– Чудно, а может, яд предназначался вовсе не мне? – бросил я королевичу и, повернувшись на каблуках, направился к выходу. Уже выходя из шатра, я обернулся и, обращаясь к Владиславу, добавил: – Я не стану никому говорить о случившемся и вам всем советую сделать то же самое.
Выскочив из шатра, я со всех ног кинулся к лошади и, вскочив в седло, пустился в сторону города. Проклятая нехватка времени не дала мне все приготовить заранее, но я надеялся, что успею.
Увы, надеждам этим не суждено было оправдаться. Зайдя во двор, я был удивлен небывало большому количеству людей, снующих туда-сюда с разного рода тюками, сундуками и прочим добром от разномастных возов, запряженных крепкими лошадьми, к дому Храповицкого. Прежде чем я успел что-либо понять, ко мне бросился сам пан Якуб и с совершенно счастливой улыбкой на лице буквально потащил за собой к распоряжавшемуся этой кутерьмой богато одетому шляхтичу.
Что оставалось делать в такой глупой ситуации? Разумеется, я самым изящным образом поклонился и буквально подмел плюмажем своей шляпы пол перед своим старым знакомым паном Марианом Одзиевским. Со времени нашего последнего свидания пан Мариан стал выглядеть гораздо лучше, по крайней мере, умирающим он уже не казался. Мысль о том, что двадцать тысяч талеров, заплаченные им в качестве выкупа, ждут меня в Мекленбурге, привела меня в игривое настроение, и я улыбнулся своему бывшему пленнику во все тридцать два зуба. К сожалению, ответной любезности я не дождался: улыбка медленно сползла с посеревшего лица смоленского каштеляна, и он, глядя на меня выпученными глазами, смог лишь пробормотать:
– Мекленбургский дьявол…
– Что, простите?
– Кузен, а вы уверены, что вашего друга зовут именно так? А то он напоминает мне кое-кого другого, – проговорил справившийся с волнением Одзиевский.
– Напоминаю? – перебил я собиравшегося ответить пана Якуба. – Дайте угадаю, любезный пан.

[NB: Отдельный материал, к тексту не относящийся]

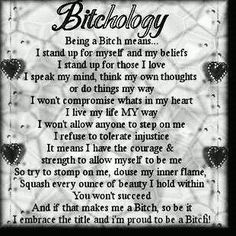 Bitchology   Being a Bitch means... I stand up for myself and my beliefs I stand up for those I love I speak my mind, think my own thought or do things my way. I won't compromise whats in my heart I live my life MY way I won't allow anyone to step on me I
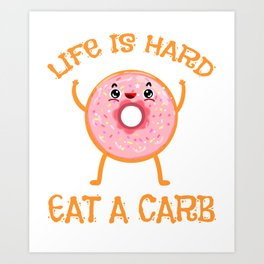 Life Is Hard Eat a Carb National Donut Day Art Print
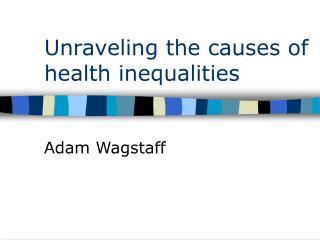 Unraveling the causes of health inequalities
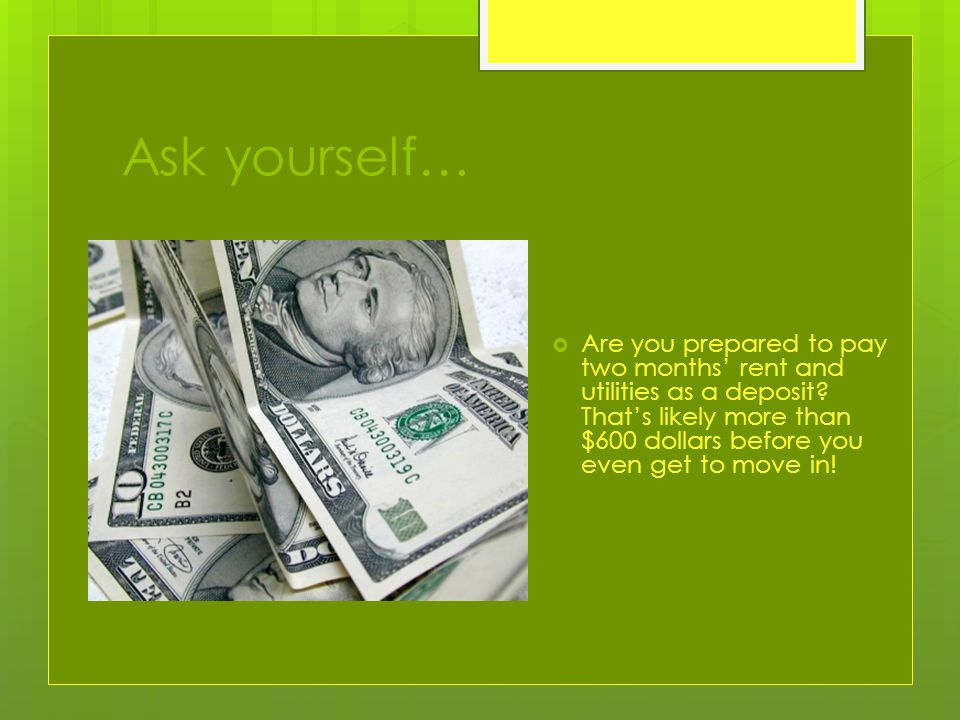 Ask yourself…  Are you prepared to pay two months' rent and utilities as a deposit.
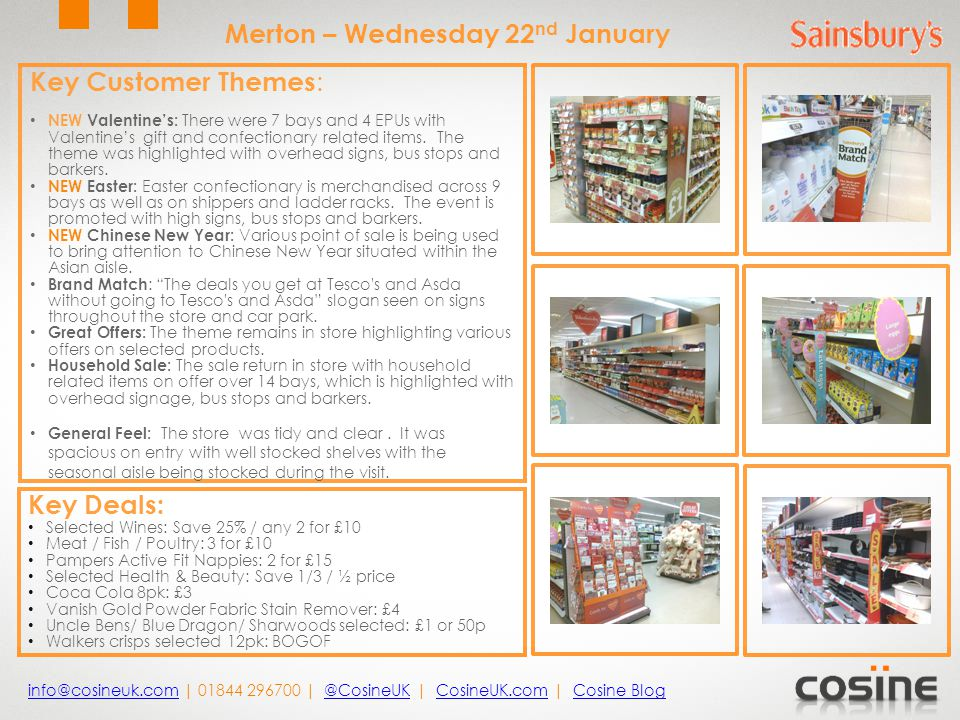 Key Customer Themes : NEW Valentine's: There were 7 bays and 4 EPUs with Valentine's gift and confectionary related items.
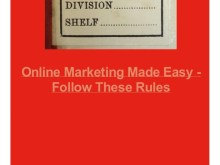 Online Marketing Made Easy Follow These Rules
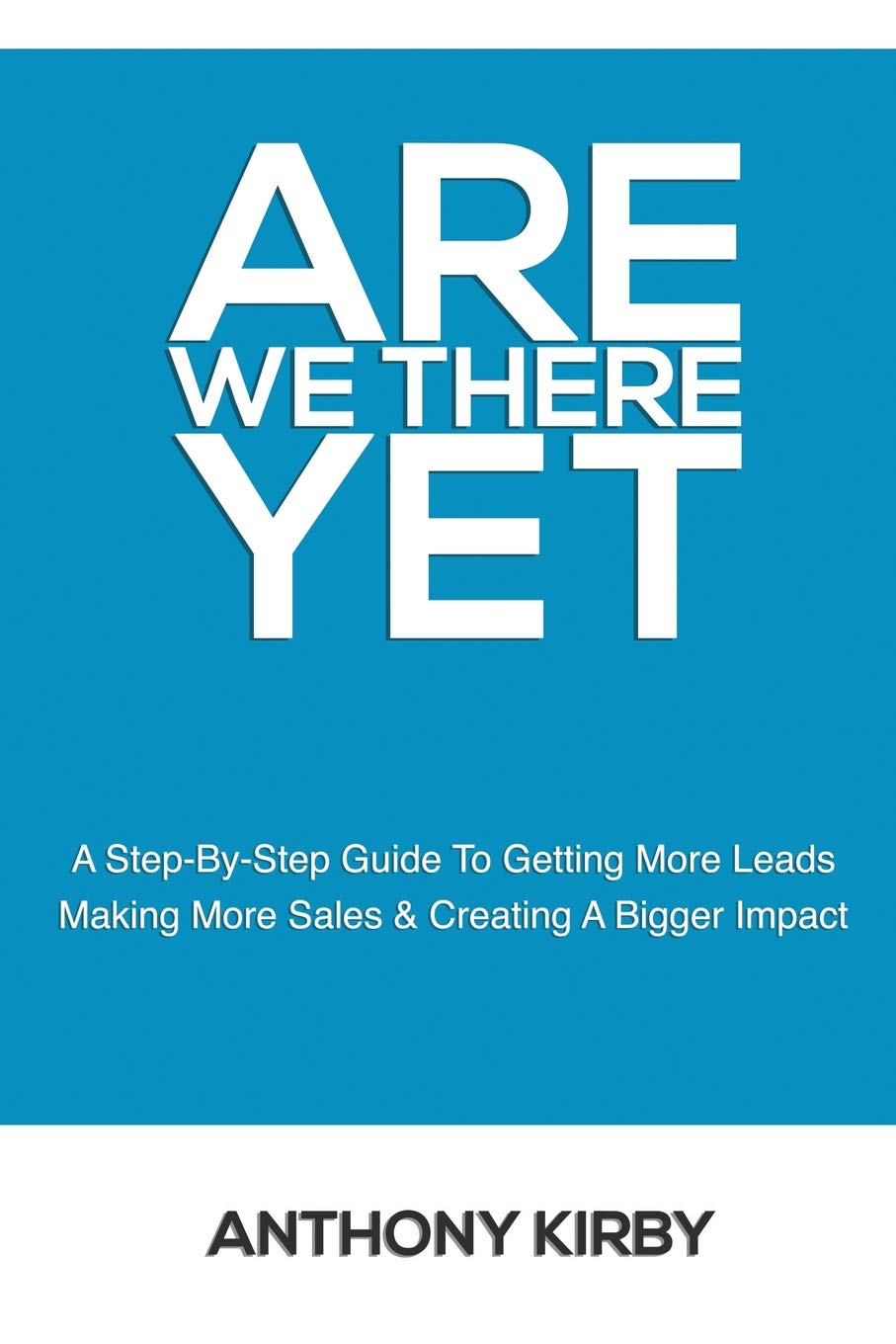 Are We There Yet: A step by step guide to getting more leads, making more sales and creating a bigger impact pdf epub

Я, верно, напомнил вам вашу покойную бабушку, которая вас бранила в детстве за непослушание и перед которой вы не успели извиниться до ее печальной кончины. Какой занятный случай, непременно расскажу о нем его высочеству королевичу Владиславу.
– Негодяй, – уже не сдерживаясь, закричал Одзиевский, – ты проклятый мекленбургский герцог! Я убью тебя!!!
– Что за вздор вы мелете, любезнейший! Меня зовут фон Кирхер, и я состою в свите вашего королевича, о чем у меня есть соответствующие бумаги. Право, пан Якуб, ваш родственник не в себе и несет какую-то дичь. Очевидно, плен плохо подействовал на его разум.
Пан Якуб переводил взгляд с меня на кузена, а потом наоборот, с видом полнейшей растерянности. Видя, что он колеблется, я еще подлил масла в огонь:
– Нет, вы правда думаете, что повстречали зятя шведского короля одного, без свиты, в окрестностях Смоленска? Право, я был лучшего мнения о вашей рассудительности!
– Но, господин Кирхер…
– Да какой Кирхер! Говорю же вам, что этот негодяй – не кто иной, как герцог Мекленбургский!
– О нет, я больше не вынесу этого бедлама! – заявил я. – Давайте сделаем так. Сегодня уже поздно, а завтра все вместе отправимся к его величеству королю и его высочеству наследнику, где господин Одзиевский повторит эту нелепую басню. После чего мы все славно посмеемся. Ей-богу, почтенный пан неверно выбрал себе службу, и король наверняка предложит ему другую.
– Какую такую другую? – настороженно спросил пан Мариан.
– Да ту самую, какую справлял покойный Станчик при Сигизмунде Старом, черт бы вас подрал!
– Негодяй! Не надейся ускользнуть от меня, ибо эту ночь ты проведешь в кандалах.
– А вот это уж дудки! – возразил я, подбоченившись. – Я близкий друг королевича Владислава, и будьте уверены, он не спустит оскорбления, нанесенного его приближенному!
– Пан Мариан, господин фон Кирхер мой гость, и я не намерен прибегать к таким мерам. Однако, если не возражаете, Иоганн, вам предстоит переночевать под замком.